The Brooklyn Bridge was completed in 1883, the longest suspension bridge ever built at the time, spanning the East River to link the twin cities of New York and Brooklyn.  It is a true engineering marvel and Emily was the first person to walk across it. Congressman Abram Hewitt praised her at the opening ceremony, acknowledging her self-sacrificing devotion and intelligence.

Emily’s dedication also extended to volunteer work, women’s clubs, and the Daughters of the American Revolution. She was an advocate for women’s suffrage, articulating the need for women’s rights under the Fourteenth Amendment.

Rosalind Franklin (1920-1958):

Rosalind Elsie Franklin was born on the 25th of July 1920 in Notting Hill, London, to a British Jewish family. After a childhood and adolescence of impressive scholasticism, she attended Newnham College, Cambridge, where she pursued chemistry as part of the Natural Sciences Tripos. Franklin successfully completed her studies in 1941, earning second-class honours, a qualification that would eventually be acknowledged as a bachelor’s degree in 1947.

Rosalind Franklin

After a period of work on coal to help the war effort, and a year in France, Franklin started at King’s College London in 1950. There she began work on X-ray diffraction of proteins and lipids in solution, but was later redirected to DNA fibres. She found that hydrated DNA fibres produced a different diffraction pattern than dehydrated ones, indicating that wet and dry DNA adopted different three-dimensional structures. Franklin later termed the dry DNA structure as the A-Form DNA and the wet DNA structure as the B-Form DNA.

By improving her methods of collecting DNA X-ray diffraction images, Franklin obtained the now famous “Photo 51” from an X-ray crystallography experiment she conducted on the 6th of May 1952. First, she minimized how much the X-rays scattered off the air surrounding the crystal by pumping hydrogen gas around the crystal. Because hydrogen only has one electron, it does not scatter X-rays. She pumped hydrogen gas through a salt solution to maintain the targeted hydration of the B-Form DNA fibres. After exposing the DNA fibres to X-rays for a total of sixty-two hours, Franklin collected the resulting diffraction pattern and labelled it Number 51 that became Photo 51.

Her colleague Maurice Wilkins, without asking Franklin’s permission, made Photo 51 available to James Watson and Francis Crick – her then-unpublished X-ray diffraction pattern of the B form of DNA. This was crucial evidence for the helical structure. In his own words, Watson later wrote:

DNA helical structure

“The instant I saw the picture my mouth fell open and my pulse began to race…. the black cross of reflections which dominated the picture could arise only from a helical structure… mere inspection of the X-ray picture gave several of the vital helical parameters.”

Wilkins, Watson and Crick would eventually receive the 1962 Nobel Prize for Medicine for the discovery of DNA, demonstrating the material means by which Natural Selection is enacted. Franklin tragically died of ovarian cancer in 1958 and while she was celebrated in her own time by her contemporaries, her death meant that she was not eligible for the prize.

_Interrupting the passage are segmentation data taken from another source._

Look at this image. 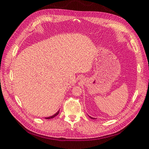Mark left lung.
I'll return each instance as SVG.
<instances>
[{"label":"left lung","instance_id":"obj_1","mask_svg":"<svg viewBox=\"0 0 149 149\" xmlns=\"http://www.w3.org/2000/svg\"><path fill=\"white\" fill-rule=\"evenodd\" d=\"M89 117H90V118H92V119H95V118H92V117H91V116H89Z\"/></svg>","mask_w":149,"mask_h":149}]
</instances>
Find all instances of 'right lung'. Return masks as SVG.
<instances>
[{
  "label": "right lung",
  "instance_id": "add662e5",
  "mask_svg": "<svg viewBox=\"0 0 149 149\" xmlns=\"http://www.w3.org/2000/svg\"><path fill=\"white\" fill-rule=\"evenodd\" d=\"M59 111H58L56 113H55L54 115H52V116H49V117H46V118H46V119H47V120H48V119H51V118H54L55 116H57V115L59 113Z\"/></svg>",
  "mask_w": 149,
  "mask_h": 149
}]
</instances>
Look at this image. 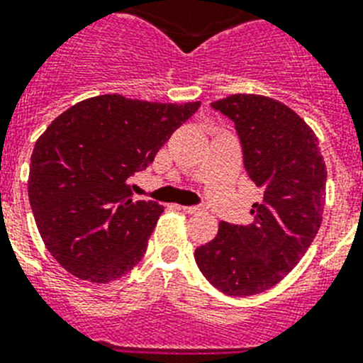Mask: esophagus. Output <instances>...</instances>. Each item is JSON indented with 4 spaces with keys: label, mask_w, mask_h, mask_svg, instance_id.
I'll use <instances>...</instances> for the list:
<instances>
[{
    "label": "esophagus",
    "mask_w": 363,
    "mask_h": 363,
    "mask_svg": "<svg viewBox=\"0 0 363 363\" xmlns=\"http://www.w3.org/2000/svg\"><path fill=\"white\" fill-rule=\"evenodd\" d=\"M181 210L186 214H197V212H201V206H181Z\"/></svg>",
    "instance_id": "obj_1"
}]
</instances>
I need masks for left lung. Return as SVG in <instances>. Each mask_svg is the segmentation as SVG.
Wrapping results in <instances>:
<instances>
[{
  "mask_svg": "<svg viewBox=\"0 0 363 363\" xmlns=\"http://www.w3.org/2000/svg\"><path fill=\"white\" fill-rule=\"evenodd\" d=\"M212 108L234 121L245 172L264 199L252 205V223L221 221L196 262L219 291L247 297L279 284L308 251L323 221L327 167L318 136L284 103L234 94Z\"/></svg>",
  "mask_w": 363,
  "mask_h": 363,
  "instance_id": "obj_1",
  "label": "left lung"
}]
</instances>
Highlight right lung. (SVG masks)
Listing matches in <instances>:
<instances>
[{
	"label": "right lung",
	"mask_w": 363,
	"mask_h": 363,
	"mask_svg": "<svg viewBox=\"0 0 363 363\" xmlns=\"http://www.w3.org/2000/svg\"><path fill=\"white\" fill-rule=\"evenodd\" d=\"M199 105L106 94L69 106L36 140L29 203L45 247L68 273L106 284L142 260L164 206L133 201L129 177Z\"/></svg>",
	"instance_id": "1"
}]
</instances>
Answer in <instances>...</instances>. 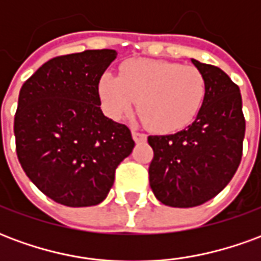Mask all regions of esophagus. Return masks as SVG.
<instances>
[{"label":"esophagus","mask_w":261,"mask_h":261,"mask_svg":"<svg viewBox=\"0 0 261 261\" xmlns=\"http://www.w3.org/2000/svg\"><path fill=\"white\" fill-rule=\"evenodd\" d=\"M131 133H133V138H134V141H136L137 144H140V142H144L145 140H147V136H145V134H142V133H140V131L133 130Z\"/></svg>","instance_id":"esophagus-1"}]
</instances>
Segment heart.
Instances as JSON below:
<instances>
[{"label": "heart", "instance_id": "heart-1", "mask_svg": "<svg viewBox=\"0 0 261 261\" xmlns=\"http://www.w3.org/2000/svg\"><path fill=\"white\" fill-rule=\"evenodd\" d=\"M97 89L112 119H121L138 100V120L156 133L168 134L196 120L205 100L207 82L193 65L134 59L121 64L119 76L105 72Z\"/></svg>", "mask_w": 261, "mask_h": 261}]
</instances>
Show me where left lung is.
Instances as JSON below:
<instances>
[{
	"label": "left lung",
	"mask_w": 261,
	"mask_h": 261,
	"mask_svg": "<svg viewBox=\"0 0 261 261\" xmlns=\"http://www.w3.org/2000/svg\"><path fill=\"white\" fill-rule=\"evenodd\" d=\"M192 63L207 82L200 113L186 130L148 137L153 149L149 186L169 207H197L214 198L233 177L243 151L246 123L239 86L215 65Z\"/></svg>",
	"instance_id": "8db88e82"
}]
</instances>
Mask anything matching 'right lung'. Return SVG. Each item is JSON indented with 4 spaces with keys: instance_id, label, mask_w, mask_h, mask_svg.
Masks as SVG:
<instances>
[{
    "instance_id": "right-lung-1",
    "label": "right lung",
    "mask_w": 261,
    "mask_h": 261,
    "mask_svg": "<svg viewBox=\"0 0 261 261\" xmlns=\"http://www.w3.org/2000/svg\"><path fill=\"white\" fill-rule=\"evenodd\" d=\"M116 56L103 48L54 57L20 88L19 164L43 194L67 207L102 202L134 148L130 128L100 110L99 80Z\"/></svg>"
}]
</instances>
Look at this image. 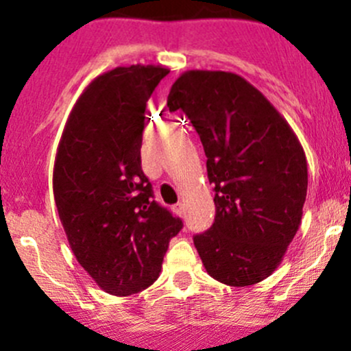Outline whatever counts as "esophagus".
I'll use <instances>...</instances> for the list:
<instances>
[{
    "mask_svg": "<svg viewBox=\"0 0 351 351\" xmlns=\"http://www.w3.org/2000/svg\"><path fill=\"white\" fill-rule=\"evenodd\" d=\"M175 212L180 215V217H183V215H185V207H183V204H176Z\"/></svg>",
    "mask_w": 351,
    "mask_h": 351,
    "instance_id": "34e87169",
    "label": "esophagus"
}]
</instances>
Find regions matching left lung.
<instances>
[{
  "instance_id": "8db88e82",
  "label": "left lung",
  "mask_w": 351,
  "mask_h": 351,
  "mask_svg": "<svg viewBox=\"0 0 351 351\" xmlns=\"http://www.w3.org/2000/svg\"><path fill=\"white\" fill-rule=\"evenodd\" d=\"M200 136L215 221L193 238L215 280L246 287L282 263L302 219L307 161L295 132L260 90L226 71H185L168 95Z\"/></svg>"
}]
</instances>
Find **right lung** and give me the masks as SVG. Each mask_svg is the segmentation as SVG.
I'll return each instance as SVG.
<instances>
[{
  "instance_id": "add662e5",
  "label": "right lung",
  "mask_w": 351,
  "mask_h": 351,
  "mask_svg": "<svg viewBox=\"0 0 351 351\" xmlns=\"http://www.w3.org/2000/svg\"><path fill=\"white\" fill-rule=\"evenodd\" d=\"M168 67L122 66L95 77L69 113L54 162V198L77 263L107 293L154 284L183 222L153 200L141 168L144 112Z\"/></svg>"
}]
</instances>
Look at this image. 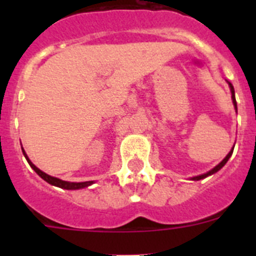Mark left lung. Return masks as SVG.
<instances>
[{
  "instance_id": "obj_1",
  "label": "left lung",
  "mask_w": 256,
  "mask_h": 256,
  "mask_svg": "<svg viewBox=\"0 0 256 256\" xmlns=\"http://www.w3.org/2000/svg\"><path fill=\"white\" fill-rule=\"evenodd\" d=\"M228 84H230V92H232V101H234V108H236V110H237V104H236V97H234V86L230 84V83H228ZM232 152H234V150H230V154H228V155L226 156L224 159L222 160V162H219L218 165H216V168H212V170L208 172V173L201 174V176H198V177H194V178H192V180H202V178H206L208 176H212V174L216 173V172H218L219 169H222V168H223V166H224V164H226V162H228V159H230V155H232Z\"/></svg>"
}]
</instances>
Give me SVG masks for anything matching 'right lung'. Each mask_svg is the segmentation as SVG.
I'll return each mask as SVG.
<instances>
[{"label": "right lung", "mask_w": 256, "mask_h": 256, "mask_svg": "<svg viewBox=\"0 0 256 256\" xmlns=\"http://www.w3.org/2000/svg\"><path fill=\"white\" fill-rule=\"evenodd\" d=\"M22 154H24V156H26V162H29V165H30L32 168L34 169L36 173L40 176L42 180H44L46 182H48L50 184H52V186H56V187H60V188H64V190H79V188H84V187H88L91 186L92 180H88V182H79V183H74V182H66V180H58V178H55V177H51V176H48V174H46L44 172H42L40 169H38L37 166H36L33 162L29 160V158L26 156V151L22 150Z\"/></svg>", "instance_id": "right-lung-1"}]
</instances>
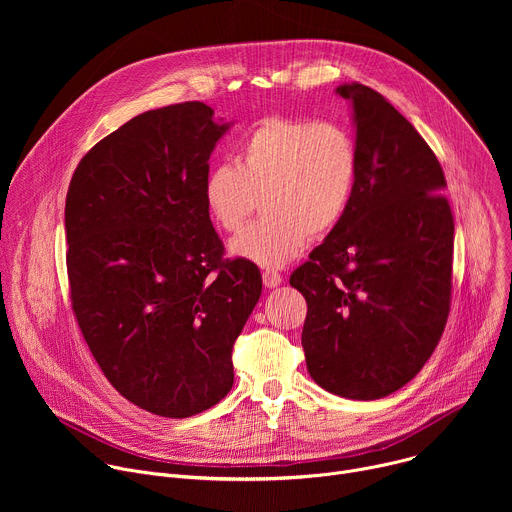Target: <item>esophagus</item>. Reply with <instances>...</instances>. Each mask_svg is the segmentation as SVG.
<instances>
[{
	"instance_id": "34e87169",
	"label": "esophagus",
	"mask_w": 512,
	"mask_h": 512,
	"mask_svg": "<svg viewBox=\"0 0 512 512\" xmlns=\"http://www.w3.org/2000/svg\"><path fill=\"white\" fill-rule=\"evenodd\" d=\"M281 281H283V277H281V273H277L275 269H265V271H263V283H265V287H277Z\"/></svg>"
}]
</instances>
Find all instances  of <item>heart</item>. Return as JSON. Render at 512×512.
Instances as JSON below:
<instances>
[{"mask_svg":"<svg viewBox=\"0 0 512 512\" xmlns=\"http://www.w3.org/2000/svg\"><path fill=\"white\" fill-rule=\"evenodd\" d=\"M358 174L352 135L338 123L263 117L239 141L235 164H216L202 186L214 225L233 233L263 200L257 223L229 245L261 267L296 259L310 237L328 235L348 210Z\"/></svg>","mask_w":512,"mask_h":512,"instance_id":"obj_1","label":"heart"}]
</instances>
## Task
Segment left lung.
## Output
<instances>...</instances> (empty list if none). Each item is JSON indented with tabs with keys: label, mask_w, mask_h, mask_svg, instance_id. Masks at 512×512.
Here are the masks:
<instances>
[{
	"label": "left lung",
	"mask_w": 512,
	"mask_h": 512,
	"mask_svg": "<svg viewBox=\"0 0 512 512\" xmlns=\"http://www.w3.org/2000/svg\"><path fill=\"white\" fill-rule=\"evenodd\" d=\"M356 125L358 174L342 221L289 277L308 316L302 346L326 391L373 401L427 362L452 302L454 216L444 170L377 91L340 85Z\"/></svg>",
	"instance_id": "8db88e82"
}]
</instances>
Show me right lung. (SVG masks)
<instances>
[{
    "instance_id": "right-lung-1",
    "label": "right lung",
    "mask_w": 512,
    "mask_h": 512,
    "mask_svg": "<svg viewBox=\"0 0 512 512\" xmlns=\"http://www.w3.org/2000/svg\"><path fill=\"white\" fill-rule=\"evenodd\" d=\"M188 101L145 111L79 162L66 206L72 312L109 383L133 405L184 419L233 387V344L261 273L225 259L202 186L229 123Z\"/></svg>"
}]
</instances>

On reflection, there are many inspiring women who made fundamental contributions to the science and engineering community, whether it was recognized in their own lifetime or not.

Despite facing discrimination and being denied opportunities, these individuals persevered and were able to achieve incredible things. It is important to continue to recognize and celebrate the accomplishments of these women, not only for their individual legacies but also for the inspiration they provide to future generations. By shining a light on their stories, I hope to encourage you to follow in their footsteps and push the boundaries of what is possible in your field.